### What you will do
Update the records from the line containing "How far is the" through the end of the records, inclusive, by replacing "yellow sign" with "street sign" and leaving everything else unchanged. Reproduce those lines in full.

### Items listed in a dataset

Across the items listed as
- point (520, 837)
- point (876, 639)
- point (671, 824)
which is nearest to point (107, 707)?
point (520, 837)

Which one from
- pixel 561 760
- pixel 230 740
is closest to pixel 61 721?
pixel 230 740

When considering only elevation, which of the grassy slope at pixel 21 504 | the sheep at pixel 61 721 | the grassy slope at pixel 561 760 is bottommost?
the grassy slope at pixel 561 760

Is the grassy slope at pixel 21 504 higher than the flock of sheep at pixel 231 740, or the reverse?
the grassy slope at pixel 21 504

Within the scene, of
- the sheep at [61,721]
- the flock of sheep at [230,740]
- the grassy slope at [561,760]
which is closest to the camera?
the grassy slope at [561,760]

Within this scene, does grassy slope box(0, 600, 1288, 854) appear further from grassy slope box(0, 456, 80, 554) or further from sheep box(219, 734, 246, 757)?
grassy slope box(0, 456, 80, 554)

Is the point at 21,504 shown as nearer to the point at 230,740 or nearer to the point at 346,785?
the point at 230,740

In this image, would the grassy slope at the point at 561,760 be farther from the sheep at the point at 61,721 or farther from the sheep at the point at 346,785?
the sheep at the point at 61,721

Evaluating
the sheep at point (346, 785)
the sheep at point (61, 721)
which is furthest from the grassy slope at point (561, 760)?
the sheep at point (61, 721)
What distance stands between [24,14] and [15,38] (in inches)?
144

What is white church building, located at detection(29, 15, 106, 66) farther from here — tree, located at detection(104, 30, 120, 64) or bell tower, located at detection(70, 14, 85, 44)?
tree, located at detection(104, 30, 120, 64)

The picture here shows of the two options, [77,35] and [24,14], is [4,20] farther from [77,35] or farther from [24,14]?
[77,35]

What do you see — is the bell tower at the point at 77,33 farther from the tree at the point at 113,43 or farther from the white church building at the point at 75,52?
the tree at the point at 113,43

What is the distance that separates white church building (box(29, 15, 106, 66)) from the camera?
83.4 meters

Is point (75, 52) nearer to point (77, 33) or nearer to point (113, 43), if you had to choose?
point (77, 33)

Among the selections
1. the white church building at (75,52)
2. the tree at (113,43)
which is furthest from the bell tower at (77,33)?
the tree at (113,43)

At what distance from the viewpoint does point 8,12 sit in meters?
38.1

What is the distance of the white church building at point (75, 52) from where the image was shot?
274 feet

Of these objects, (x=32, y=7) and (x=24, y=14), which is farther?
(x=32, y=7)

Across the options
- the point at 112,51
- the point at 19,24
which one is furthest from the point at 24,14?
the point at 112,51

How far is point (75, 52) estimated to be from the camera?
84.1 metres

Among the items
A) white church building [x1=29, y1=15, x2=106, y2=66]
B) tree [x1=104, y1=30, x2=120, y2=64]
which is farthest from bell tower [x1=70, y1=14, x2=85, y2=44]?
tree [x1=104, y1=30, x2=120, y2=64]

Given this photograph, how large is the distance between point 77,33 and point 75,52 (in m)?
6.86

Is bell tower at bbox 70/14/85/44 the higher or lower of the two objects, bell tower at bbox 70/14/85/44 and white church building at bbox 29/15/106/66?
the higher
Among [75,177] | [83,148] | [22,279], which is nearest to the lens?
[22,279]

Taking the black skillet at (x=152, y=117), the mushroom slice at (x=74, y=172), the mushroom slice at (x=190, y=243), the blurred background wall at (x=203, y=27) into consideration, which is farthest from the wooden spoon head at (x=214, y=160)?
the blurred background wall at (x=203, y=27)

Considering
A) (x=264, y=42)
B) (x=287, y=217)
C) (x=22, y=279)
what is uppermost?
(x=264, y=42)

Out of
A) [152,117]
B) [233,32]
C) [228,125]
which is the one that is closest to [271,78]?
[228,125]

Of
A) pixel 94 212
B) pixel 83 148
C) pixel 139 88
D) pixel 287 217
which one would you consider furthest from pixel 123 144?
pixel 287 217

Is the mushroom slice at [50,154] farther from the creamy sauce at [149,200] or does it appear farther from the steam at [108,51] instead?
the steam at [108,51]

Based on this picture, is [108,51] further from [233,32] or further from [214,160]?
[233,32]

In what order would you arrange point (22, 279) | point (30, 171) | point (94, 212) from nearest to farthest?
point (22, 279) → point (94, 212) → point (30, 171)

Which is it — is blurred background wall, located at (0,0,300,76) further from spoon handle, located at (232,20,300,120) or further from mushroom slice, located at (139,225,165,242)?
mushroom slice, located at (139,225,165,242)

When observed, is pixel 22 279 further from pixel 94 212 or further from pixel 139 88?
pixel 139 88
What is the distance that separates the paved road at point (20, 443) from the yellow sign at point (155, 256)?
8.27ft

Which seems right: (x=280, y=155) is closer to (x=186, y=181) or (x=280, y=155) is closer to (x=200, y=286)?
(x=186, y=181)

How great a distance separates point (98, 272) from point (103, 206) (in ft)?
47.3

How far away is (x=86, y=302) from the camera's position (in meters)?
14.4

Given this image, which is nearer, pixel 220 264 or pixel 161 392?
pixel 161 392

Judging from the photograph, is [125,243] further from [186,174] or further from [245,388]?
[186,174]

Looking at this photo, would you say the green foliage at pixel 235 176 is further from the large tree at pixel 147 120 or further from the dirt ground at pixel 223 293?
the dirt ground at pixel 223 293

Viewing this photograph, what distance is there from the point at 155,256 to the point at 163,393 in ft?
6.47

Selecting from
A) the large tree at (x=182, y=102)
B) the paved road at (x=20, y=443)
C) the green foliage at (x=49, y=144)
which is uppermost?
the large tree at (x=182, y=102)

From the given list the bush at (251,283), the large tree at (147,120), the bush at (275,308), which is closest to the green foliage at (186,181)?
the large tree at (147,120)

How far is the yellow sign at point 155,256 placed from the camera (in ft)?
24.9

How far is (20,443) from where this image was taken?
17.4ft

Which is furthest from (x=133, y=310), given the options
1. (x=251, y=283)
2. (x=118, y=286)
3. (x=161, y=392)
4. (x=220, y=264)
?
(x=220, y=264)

### Solution for this problem
How far is the street sign at point 155,256 placed from the camera (in ft)?
24.9

How far is (20,443) from where this image was taken?
17.4ft

Which is furthest from (x=133, y=310), given the options
1. (x=251, y=283)
2. (x=118, y=286)
3. (x=161, y=392)
4. (x=220, y=264)
?
(x=220, y=264)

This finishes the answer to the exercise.